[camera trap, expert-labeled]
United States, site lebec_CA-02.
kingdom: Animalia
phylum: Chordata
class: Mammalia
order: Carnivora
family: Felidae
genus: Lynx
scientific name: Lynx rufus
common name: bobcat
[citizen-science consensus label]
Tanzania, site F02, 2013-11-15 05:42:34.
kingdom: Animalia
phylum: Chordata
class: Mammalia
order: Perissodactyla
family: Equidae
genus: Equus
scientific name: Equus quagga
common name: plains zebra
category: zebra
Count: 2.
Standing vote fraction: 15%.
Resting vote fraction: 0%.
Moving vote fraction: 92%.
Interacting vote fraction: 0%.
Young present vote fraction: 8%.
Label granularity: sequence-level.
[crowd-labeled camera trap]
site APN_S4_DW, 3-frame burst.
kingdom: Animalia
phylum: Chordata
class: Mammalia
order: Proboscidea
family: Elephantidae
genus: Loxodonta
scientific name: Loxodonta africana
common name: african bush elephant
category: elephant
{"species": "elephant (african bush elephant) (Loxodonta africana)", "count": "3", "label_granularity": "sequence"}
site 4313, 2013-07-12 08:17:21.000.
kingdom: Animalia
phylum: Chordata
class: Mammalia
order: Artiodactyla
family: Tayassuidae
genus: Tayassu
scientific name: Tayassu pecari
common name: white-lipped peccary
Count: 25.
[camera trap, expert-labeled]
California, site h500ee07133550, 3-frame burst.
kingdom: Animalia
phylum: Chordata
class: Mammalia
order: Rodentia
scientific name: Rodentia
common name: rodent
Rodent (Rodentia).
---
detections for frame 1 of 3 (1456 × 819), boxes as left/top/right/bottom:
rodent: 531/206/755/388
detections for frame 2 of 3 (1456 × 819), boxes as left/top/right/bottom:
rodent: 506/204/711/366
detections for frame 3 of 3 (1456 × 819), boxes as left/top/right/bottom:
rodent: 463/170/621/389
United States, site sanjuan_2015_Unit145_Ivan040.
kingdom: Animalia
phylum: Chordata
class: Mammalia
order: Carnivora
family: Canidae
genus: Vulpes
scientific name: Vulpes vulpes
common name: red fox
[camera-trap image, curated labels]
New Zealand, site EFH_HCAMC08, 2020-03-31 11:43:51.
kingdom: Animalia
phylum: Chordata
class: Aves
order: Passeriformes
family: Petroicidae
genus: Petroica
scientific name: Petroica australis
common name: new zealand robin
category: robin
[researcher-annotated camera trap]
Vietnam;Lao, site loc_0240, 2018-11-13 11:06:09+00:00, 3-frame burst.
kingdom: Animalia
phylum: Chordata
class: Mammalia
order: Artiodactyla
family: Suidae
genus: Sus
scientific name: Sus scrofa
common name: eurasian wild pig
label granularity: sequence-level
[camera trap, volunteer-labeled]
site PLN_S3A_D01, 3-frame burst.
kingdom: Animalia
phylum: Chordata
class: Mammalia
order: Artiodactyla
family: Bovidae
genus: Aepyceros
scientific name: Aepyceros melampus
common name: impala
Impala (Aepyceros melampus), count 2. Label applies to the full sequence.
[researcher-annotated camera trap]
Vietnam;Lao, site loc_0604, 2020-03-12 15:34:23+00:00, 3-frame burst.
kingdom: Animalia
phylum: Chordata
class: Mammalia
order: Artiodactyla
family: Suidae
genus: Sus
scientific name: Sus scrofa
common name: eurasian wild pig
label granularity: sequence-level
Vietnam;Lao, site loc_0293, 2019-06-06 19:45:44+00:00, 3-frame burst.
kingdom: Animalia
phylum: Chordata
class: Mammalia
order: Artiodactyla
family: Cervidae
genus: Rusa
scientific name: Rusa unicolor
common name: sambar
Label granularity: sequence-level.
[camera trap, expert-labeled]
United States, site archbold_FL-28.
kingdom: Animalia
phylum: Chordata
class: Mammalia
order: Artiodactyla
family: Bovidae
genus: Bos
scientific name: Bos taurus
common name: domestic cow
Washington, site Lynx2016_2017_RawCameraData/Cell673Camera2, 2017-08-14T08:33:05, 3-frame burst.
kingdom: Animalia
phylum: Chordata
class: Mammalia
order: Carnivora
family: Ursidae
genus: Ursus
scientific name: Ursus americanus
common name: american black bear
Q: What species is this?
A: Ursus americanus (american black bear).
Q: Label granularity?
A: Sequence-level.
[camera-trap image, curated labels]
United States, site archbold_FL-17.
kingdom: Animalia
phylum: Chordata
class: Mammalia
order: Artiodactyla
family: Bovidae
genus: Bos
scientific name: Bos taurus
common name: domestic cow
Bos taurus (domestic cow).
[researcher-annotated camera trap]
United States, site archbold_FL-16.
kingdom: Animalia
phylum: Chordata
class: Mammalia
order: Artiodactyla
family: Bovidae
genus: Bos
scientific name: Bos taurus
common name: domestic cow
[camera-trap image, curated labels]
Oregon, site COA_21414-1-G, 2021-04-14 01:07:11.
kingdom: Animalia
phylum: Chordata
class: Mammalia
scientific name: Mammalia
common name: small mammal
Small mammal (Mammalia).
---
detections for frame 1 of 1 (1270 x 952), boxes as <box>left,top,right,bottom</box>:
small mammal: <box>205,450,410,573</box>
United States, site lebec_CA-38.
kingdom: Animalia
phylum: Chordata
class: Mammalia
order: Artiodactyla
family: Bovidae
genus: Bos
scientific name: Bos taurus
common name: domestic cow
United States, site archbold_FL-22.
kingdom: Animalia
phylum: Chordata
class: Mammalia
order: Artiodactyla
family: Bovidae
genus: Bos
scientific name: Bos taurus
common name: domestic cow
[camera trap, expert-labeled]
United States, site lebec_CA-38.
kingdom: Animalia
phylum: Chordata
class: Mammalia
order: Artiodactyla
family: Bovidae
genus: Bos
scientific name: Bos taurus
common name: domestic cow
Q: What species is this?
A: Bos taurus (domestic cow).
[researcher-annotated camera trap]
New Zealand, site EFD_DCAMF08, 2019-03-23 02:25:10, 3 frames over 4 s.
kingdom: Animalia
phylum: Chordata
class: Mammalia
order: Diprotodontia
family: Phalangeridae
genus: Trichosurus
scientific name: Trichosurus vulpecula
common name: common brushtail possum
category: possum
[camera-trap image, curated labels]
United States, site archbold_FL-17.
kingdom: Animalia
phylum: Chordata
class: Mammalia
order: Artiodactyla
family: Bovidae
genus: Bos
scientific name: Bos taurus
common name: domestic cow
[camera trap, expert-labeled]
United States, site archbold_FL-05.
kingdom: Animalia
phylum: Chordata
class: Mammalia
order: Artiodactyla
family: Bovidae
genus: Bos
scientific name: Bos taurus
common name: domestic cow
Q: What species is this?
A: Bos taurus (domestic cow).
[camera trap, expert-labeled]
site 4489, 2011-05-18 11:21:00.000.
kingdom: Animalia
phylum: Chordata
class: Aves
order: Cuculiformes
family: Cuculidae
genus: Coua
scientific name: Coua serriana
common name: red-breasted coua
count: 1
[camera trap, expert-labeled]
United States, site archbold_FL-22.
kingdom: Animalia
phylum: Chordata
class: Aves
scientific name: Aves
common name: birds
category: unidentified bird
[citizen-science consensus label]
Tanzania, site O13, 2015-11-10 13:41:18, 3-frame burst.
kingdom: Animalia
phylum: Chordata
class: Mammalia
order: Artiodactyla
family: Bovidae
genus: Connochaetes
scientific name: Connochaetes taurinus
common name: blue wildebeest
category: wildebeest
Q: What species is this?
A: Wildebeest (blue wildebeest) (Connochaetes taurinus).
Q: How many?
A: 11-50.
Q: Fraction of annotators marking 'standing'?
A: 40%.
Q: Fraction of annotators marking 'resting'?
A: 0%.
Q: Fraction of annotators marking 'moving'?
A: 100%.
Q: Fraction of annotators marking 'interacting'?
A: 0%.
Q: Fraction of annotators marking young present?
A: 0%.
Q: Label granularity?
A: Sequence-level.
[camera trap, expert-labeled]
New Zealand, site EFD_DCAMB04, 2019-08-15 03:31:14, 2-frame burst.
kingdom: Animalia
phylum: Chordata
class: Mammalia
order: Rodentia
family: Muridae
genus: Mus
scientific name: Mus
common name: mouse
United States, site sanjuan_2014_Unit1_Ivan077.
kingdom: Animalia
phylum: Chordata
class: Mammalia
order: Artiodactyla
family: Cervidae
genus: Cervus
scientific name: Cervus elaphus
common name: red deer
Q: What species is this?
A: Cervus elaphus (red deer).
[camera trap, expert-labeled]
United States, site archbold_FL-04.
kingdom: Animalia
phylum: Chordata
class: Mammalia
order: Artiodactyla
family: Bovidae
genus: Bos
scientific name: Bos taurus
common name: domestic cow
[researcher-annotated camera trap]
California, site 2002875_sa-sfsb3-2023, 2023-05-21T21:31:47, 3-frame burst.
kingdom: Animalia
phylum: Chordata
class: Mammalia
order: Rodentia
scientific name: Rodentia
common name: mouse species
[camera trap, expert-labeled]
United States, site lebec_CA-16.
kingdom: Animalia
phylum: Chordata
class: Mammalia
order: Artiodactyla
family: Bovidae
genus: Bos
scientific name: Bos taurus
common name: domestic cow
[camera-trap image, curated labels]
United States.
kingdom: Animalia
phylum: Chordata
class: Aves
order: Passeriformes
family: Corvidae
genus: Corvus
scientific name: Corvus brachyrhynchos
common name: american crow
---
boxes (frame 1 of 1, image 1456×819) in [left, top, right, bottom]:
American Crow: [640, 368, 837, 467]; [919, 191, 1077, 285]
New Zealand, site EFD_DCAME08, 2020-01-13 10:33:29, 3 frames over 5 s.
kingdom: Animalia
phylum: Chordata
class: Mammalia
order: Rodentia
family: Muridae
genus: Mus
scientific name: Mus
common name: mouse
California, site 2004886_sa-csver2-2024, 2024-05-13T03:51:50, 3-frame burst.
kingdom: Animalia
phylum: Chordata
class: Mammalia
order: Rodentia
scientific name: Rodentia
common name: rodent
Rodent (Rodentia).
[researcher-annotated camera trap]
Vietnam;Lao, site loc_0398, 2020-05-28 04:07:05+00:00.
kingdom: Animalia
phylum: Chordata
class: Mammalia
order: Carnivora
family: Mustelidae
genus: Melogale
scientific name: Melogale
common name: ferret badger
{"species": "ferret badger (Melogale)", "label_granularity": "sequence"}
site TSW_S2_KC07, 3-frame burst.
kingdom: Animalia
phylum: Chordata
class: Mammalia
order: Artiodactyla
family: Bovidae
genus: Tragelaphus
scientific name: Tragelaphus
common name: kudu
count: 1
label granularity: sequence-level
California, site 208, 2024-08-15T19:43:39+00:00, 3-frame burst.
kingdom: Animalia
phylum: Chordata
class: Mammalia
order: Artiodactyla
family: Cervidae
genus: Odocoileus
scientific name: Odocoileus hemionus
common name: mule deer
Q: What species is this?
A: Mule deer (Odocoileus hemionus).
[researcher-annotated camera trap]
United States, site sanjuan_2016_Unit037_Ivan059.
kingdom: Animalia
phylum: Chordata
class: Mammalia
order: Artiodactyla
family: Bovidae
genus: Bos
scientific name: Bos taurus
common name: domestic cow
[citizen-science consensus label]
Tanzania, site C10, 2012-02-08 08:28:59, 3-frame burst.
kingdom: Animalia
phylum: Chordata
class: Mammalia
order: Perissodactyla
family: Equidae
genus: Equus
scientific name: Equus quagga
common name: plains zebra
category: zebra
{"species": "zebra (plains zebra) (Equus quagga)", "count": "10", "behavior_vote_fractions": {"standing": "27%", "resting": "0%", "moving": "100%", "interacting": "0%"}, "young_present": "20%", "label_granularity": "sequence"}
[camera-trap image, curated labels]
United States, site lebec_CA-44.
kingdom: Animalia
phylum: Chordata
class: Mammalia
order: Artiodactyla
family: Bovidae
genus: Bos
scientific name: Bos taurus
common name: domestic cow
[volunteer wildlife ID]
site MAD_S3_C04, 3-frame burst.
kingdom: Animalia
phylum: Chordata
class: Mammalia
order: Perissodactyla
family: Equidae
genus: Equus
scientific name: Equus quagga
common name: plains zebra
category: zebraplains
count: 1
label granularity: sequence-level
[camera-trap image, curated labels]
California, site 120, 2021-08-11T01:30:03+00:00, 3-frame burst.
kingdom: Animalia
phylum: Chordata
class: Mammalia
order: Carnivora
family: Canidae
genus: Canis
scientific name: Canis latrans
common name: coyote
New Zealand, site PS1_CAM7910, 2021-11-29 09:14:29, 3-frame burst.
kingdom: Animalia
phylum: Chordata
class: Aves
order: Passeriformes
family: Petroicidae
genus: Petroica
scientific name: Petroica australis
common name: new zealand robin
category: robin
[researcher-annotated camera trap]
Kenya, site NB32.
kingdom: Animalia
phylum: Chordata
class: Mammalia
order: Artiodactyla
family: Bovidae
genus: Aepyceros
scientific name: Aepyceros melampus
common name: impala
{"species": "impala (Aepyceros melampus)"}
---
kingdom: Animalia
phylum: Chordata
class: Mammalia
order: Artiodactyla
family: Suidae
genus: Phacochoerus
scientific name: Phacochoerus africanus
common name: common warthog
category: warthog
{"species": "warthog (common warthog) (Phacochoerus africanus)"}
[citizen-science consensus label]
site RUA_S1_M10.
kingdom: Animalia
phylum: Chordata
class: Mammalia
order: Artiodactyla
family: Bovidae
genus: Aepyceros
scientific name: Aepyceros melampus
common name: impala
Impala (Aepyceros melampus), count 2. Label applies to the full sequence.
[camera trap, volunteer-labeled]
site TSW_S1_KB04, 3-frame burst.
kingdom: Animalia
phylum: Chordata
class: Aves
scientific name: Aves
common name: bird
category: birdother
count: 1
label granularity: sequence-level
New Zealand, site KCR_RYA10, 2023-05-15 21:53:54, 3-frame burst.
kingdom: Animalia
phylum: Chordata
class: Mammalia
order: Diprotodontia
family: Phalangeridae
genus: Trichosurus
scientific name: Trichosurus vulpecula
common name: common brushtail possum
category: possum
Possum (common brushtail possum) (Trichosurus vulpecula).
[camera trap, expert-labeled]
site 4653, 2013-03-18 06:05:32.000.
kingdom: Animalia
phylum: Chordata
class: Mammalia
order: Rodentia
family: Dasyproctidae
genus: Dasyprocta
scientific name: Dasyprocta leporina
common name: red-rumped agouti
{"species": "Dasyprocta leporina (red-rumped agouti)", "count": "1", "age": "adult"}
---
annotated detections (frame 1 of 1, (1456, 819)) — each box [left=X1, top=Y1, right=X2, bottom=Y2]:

EXERCISE GOAL: Could you work out how many lines in the material contain "ferret"? Reply with only that number.

WRITTEN SOLUTION: 2